M. [H] [Z] a été condamné une seconde fois le 11 janvier 2026 par le juge délégué du président du tribunal judiciaire de Paris pour des faits d’usage, transport, détention et acquisition de stupéfiants commis deux jours plus tôt à Paris et ce, en état de récidive légale. Selon les pièces de la procédure pénale produites, celui-ci a été contrôlé à 18 heures 40 alors qu’il s’apprêtait à quitter le hall d’entrée de l’immeuble du logement loué par Mme [P] [Z] née [F]. Il était en possession de deux pochons de cannabis et la perquisition réalisée le même jour dans le logement loué a permis d’en retrouver neuf autres. Durant sa garde-à-vue, M. [H] [Z] a reconnu être un consommateur régulier de cette substance et s’être approvisionné dans un autre quartier du [Localité 3] (près de [Localité 4]).
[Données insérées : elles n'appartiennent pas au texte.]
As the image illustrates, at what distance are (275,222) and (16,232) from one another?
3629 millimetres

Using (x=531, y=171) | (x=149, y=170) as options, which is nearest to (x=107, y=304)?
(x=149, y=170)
Si les faits commis par M. [H] [Z] constituent des délits pour lesquels il a été condamné, ceux-ci ne constituent pas en tant que tel un manquement à l’obligation d’usage paisible des locaux loués. En effet, aux termes du b) de l’article 7 de la loi du 6 juillet 1989 issu de la loi du 13 juin 2025, ce manquement n’est caractérisé qu’à la double condition que, d’une part, les faits ont été commis aux abords des lieux loués ou dans le même ensemble immobilier et que, d’autre part, ils portent atteinte aux équipements collectifs utilisés par les résidents ou à la sécurité des personnes ou à leur liberté d’aller et venir.
Or, seuls les faits de transport et de détention de stupéfiants répondent à la première condition du b) de l’article 7 pour avoir été commis avec certitude dans les locaux loués ou à ses abords. Il n’est pas allégué par l’E.P.I.C. [Localité 1] HABITAT OPH que ceux-ci aient eu pour conséquence de porter atteinte aux équipements collectifs, à la sécurité des personnes ou à leur liberté d’aller et venir. En toutes hypothèses, au vu des circonstances du contrôle et de l’interpellation de M. [H] [Z], les délits pour lesquels celui-ci a été condamné ne peuvent être assimilés à une participation à un trafic de stupéfiants commis dans les locaux loués ou à ses abords, notamment dans les parties communes de l’immeuble. Le manquement allégué n’est donc pas caractérisé.
Il convient en conséquence de rejeter la demande de prononcé de la résiliation judiciaire du bail sur le fondement du manquement à l’obligation de jouissance paisible des lieux.
Enfin, il n’est pas contesté que la dette locative de Mme [P] [Z] née [F] a été réglée par celle-ci au jour de l’audience.